I use -3 (-9 was a typo), we have a patch that check if all hosts are in connecting then we run kill -3 <java_pid> and restart engine so, in this case, we will never have the right file. is this correct?
it is correct.
ok, I need a way to save each file with a different name.
Bug tickets must have version flags set prior to targeting them to a release. Please ask maintainer to set the correct version flags and only then set the target milestone.

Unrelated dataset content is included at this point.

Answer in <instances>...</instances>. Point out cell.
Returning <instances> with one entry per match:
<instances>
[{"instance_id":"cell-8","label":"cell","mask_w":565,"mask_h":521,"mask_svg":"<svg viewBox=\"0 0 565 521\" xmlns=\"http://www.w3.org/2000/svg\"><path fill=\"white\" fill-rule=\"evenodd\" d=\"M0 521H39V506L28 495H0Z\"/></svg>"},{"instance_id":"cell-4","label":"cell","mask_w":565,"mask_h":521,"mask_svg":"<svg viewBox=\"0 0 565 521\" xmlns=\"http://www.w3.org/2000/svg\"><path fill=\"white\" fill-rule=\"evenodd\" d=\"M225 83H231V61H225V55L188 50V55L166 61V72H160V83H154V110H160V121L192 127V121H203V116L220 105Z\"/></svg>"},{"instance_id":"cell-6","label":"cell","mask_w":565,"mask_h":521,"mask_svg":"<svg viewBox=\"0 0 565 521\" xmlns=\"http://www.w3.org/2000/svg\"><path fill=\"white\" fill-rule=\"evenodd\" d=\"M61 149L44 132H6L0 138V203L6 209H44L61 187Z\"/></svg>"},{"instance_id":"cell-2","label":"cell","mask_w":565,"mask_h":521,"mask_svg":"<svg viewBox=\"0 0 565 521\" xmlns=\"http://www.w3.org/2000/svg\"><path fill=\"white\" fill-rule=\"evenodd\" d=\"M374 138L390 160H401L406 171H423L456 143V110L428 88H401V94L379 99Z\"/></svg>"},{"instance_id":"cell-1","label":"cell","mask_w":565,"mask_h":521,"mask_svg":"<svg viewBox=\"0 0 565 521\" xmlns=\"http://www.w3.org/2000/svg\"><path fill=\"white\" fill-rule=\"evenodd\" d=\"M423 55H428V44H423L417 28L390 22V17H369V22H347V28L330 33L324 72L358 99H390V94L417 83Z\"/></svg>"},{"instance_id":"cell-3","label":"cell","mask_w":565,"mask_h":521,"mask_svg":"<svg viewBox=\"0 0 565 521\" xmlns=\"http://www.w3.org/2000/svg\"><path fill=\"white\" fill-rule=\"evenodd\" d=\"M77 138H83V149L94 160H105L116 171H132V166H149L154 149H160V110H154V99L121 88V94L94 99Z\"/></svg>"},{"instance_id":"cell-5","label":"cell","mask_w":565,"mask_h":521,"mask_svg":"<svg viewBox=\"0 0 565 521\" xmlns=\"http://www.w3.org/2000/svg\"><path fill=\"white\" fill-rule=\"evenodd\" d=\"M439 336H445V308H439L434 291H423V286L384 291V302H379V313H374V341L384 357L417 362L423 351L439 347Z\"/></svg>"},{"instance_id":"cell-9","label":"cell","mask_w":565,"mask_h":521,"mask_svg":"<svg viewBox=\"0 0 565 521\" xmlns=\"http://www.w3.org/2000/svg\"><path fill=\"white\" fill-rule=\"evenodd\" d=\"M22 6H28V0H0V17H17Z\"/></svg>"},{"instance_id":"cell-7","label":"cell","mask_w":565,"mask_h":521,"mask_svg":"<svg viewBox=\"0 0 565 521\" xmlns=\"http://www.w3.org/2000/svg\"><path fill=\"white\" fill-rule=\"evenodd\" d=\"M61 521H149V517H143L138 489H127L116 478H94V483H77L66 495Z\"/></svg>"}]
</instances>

We havent seen this bug for a while.
Created attachment 1110135 [details] integration-engine sos report But re-surfaced in the RHEV-CI integration-engine system, re-openning and attaching engine SOS report. The bug seems to affect multiple hosts across different clusters with different cluster levels (both 3.5 and 3.6). Will attach host sos reports soon
Created attachment 1110136 [details] 3.6 cluster host report (new-ise rhel 7.2 install)
Created attachment 1110137 [details] 3.6 cluster host report
Created attachment 1110139 [details] integration-engine DB logs
Bug re-surfaced in the RHEV-CI integration-engine system, re-openning and attaching engine SOS report. The bug seems to affect multiple hosts across different clusters with different cluster levels (both 3.5 and 3.6).
hopefully we will be able to have it in
looks ok, jobs doesn't stuck anymore.